Psalm 13 Commentary
How long, LORD? Will you forget me forever? David is speaking for countless generations of God’s children. Who hasn’t prayed this kind of prayer? These are moments when you feel like you are running in unending cycles. You fear for your own end. Will it all end this way? And you know it will if the LORD doesn’t intervene. It is a point of total dependence on the LORD God.
Thoughts can be more troubling than physical pain. How do you reconcile the fact of God’s unending love for the saint and the apparent abandonment? It is a conflict that is really never solved. One moment, after a good prayer session, you feel like you understand. But the next moment the questions come flooding and you no longer know if you understand at all. Confusion reigns until another moment of prayer. It becomes a cycle, a painful one.
How long, LORD? Will you forget me forever? The will to live becomes weak and so does the energy to pray. Then you know only the LORD can solve this problem. Otherwise, the enemy will triumph. But David knows better. The LORD has been good to him regardless; he will sing the LORD’s praise.
It is a fact of life for the saint that there is never a night so long and so dark that grace and light fail completely. By the power of His Word, the LORD has ordained relief for the saint with the assurance that His grace is sufficient.

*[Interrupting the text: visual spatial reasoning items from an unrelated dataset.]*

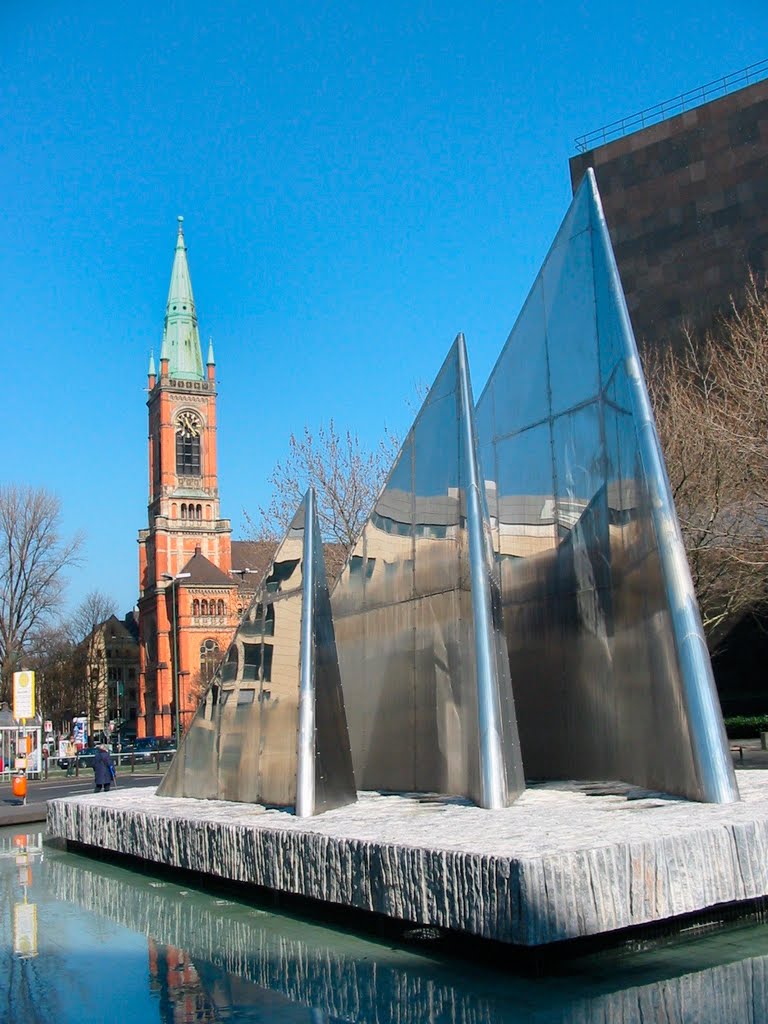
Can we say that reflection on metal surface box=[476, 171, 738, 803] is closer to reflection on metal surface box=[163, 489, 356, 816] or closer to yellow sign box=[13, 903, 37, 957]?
reflection on metal surface box=[163, 489, 356, 816]

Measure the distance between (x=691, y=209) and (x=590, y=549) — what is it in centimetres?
2631

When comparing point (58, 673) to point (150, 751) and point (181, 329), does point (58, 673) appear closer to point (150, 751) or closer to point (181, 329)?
point (150, 751)

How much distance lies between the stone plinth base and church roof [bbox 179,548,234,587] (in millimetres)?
85416

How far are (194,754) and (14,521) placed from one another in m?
36.4

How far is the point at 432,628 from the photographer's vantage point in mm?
11297

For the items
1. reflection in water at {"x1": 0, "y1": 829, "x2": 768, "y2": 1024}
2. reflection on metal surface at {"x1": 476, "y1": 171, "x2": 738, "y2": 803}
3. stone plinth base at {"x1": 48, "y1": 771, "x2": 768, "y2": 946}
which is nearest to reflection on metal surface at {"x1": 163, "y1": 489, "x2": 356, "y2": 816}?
stone plinth base at {"x1": 48, "y1": 771, "x2": 768, "y2": 946}

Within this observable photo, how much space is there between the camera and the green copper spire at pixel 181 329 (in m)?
108

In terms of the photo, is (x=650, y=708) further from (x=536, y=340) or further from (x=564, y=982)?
(x=536, y=340)

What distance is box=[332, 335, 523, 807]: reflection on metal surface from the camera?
9664mm

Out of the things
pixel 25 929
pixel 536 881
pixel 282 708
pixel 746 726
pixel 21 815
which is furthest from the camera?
pixel 746 726

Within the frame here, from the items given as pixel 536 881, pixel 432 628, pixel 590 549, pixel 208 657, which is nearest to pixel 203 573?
pixel 208 657

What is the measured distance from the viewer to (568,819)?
824 centimetres

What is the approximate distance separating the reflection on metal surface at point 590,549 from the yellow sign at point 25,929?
5508 mm

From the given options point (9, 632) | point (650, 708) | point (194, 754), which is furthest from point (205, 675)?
point (650, 708)
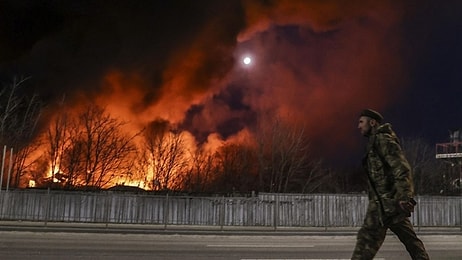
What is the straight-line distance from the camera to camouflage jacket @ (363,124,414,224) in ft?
15.2

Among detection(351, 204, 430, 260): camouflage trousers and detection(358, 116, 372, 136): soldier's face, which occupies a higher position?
detection(358, 116, 372, 136): soldier's face

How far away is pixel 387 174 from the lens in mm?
4773

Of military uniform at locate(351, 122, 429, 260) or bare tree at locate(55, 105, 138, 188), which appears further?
bare tree at locate(55, 105, 138, 188)

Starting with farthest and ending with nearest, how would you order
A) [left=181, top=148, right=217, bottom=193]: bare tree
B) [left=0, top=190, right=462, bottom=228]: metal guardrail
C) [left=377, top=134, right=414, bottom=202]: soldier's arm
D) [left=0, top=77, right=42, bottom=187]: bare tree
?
1. [left=181, top=148, right=217, bottom=193]: bare tree
2. [left=0, top=77, right=42, bottom=187]: bare tree
3. [left=0, top=190, right=462, bottom=228]: metal guardrail
4. [left=377, top=134, right=414, bottom=202]: soldier's arm

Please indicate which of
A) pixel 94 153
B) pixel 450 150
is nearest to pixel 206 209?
pixel 94 153

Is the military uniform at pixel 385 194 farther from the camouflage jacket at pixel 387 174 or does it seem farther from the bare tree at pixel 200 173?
the bare tree at pixel 200 173

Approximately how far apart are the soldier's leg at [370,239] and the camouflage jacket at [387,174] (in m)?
0.11

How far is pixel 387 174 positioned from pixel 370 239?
72 centimetres

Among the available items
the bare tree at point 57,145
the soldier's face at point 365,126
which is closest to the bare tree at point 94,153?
the bare tree at point 57,145

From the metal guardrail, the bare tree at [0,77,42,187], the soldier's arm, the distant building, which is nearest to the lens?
the soldier's arm

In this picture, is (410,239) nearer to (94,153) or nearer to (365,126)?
(365,126)

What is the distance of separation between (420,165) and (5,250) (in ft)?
127

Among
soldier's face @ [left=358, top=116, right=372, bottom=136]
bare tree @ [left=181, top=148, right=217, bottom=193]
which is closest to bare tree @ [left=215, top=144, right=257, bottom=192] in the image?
bare tree @ [left=181, top=148, right=217, bottom=193]

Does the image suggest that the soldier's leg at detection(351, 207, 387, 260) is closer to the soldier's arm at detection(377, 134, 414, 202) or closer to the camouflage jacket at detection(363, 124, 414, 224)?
the camouflage jacket at detection(363, 124, 414, 224)
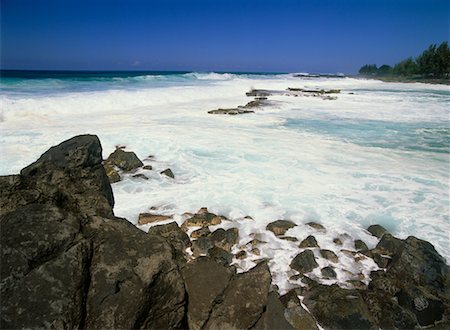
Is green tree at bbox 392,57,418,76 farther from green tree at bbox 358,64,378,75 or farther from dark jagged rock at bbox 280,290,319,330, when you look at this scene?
dark jagged rock at bbox 280,290,319,330

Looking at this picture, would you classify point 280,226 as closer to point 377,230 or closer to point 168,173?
point 377,230

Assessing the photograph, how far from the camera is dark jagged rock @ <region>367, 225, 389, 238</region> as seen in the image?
687cm

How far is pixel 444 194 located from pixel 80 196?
30.6 feet

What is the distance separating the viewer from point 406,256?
5656mm

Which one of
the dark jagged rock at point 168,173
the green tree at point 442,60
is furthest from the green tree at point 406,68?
the dark jagged rock at point 168,173

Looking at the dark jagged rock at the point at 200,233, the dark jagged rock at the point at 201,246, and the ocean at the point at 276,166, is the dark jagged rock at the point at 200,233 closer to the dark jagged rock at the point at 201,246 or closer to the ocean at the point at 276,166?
the dark jagged rock at the point at 201,246

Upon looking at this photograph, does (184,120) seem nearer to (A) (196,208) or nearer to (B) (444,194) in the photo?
(A) (196,208)

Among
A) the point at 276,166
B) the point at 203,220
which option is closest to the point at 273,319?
the point at 203,220

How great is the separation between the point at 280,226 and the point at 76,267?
493 centimetres

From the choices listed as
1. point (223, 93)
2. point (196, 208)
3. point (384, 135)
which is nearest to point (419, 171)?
point (384, 135)

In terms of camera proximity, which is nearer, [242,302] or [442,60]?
[242,302]

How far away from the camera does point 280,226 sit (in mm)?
6922

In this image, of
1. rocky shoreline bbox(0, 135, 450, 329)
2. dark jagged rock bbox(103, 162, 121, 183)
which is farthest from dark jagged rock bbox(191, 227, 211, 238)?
dark jagged rock bbox(103, 162, 121, 183)

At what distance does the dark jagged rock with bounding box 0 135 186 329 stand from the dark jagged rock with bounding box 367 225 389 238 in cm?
518
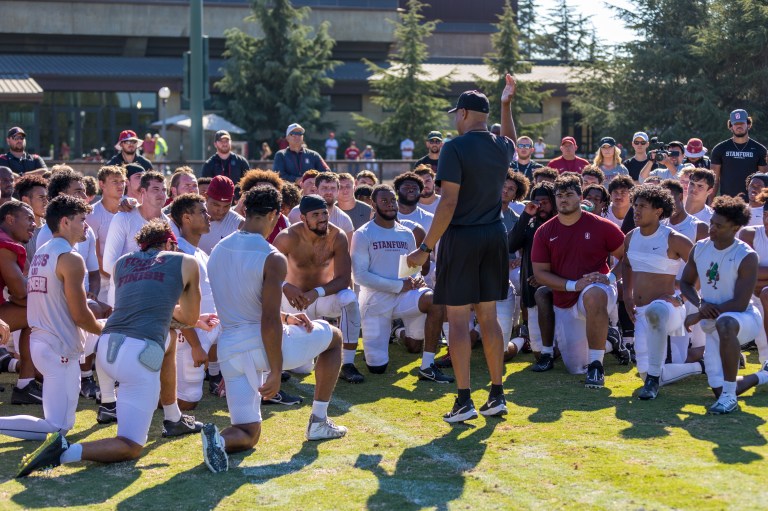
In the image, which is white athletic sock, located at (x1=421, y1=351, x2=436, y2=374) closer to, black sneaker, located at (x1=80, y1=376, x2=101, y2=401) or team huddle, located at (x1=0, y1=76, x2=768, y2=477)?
team huddle, located at (x1=0, y1=76, x2=768, y2=477)

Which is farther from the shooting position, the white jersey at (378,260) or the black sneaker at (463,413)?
the white jersey at (378,260)

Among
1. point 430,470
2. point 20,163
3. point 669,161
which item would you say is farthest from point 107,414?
point 669,161

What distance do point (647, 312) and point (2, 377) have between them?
586cm

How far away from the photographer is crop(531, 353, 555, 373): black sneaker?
10.2 metres

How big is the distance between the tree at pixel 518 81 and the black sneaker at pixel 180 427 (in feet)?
125

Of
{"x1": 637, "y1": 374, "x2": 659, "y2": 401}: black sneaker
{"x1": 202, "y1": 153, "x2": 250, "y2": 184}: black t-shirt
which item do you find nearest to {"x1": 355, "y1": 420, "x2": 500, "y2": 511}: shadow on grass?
{"x1": 637, "y1": 374, "x2": 659, "y2": 401}: black sneaker

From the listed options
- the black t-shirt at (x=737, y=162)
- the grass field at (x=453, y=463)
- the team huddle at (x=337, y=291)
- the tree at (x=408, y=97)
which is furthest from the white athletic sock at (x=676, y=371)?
the tree at (x=408, y=97)

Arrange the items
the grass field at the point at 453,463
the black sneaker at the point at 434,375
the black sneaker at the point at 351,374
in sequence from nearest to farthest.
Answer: the grass field at the point at 453,463, the black sneaker at the point at 434,375, the black sneaker at the point at 351,374

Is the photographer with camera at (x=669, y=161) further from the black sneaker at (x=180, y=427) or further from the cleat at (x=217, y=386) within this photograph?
the black sneaker at (x=180, y=427)

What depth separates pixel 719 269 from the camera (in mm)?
8539

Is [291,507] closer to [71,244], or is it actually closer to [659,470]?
[659,470]

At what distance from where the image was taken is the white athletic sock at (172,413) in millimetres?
7738

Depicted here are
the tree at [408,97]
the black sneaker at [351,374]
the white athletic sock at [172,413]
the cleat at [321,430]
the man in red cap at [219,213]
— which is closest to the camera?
the cleat at [321,430]

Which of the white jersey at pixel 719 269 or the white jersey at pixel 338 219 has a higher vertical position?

So the saint can know peace; the saint can experience grace. Above everything else, the saint can also rely on the fact that the LORD is at work, actively directing events to serve His own purposes and plans. And these are good plans, “plans to prosper you and not to harm you, plans to give you hope and a future.”
So in the midst of darkness, let the saint sing songs of praise to the LORD, for He has been good. Let every prayer session end this way; on a note of truth and reality.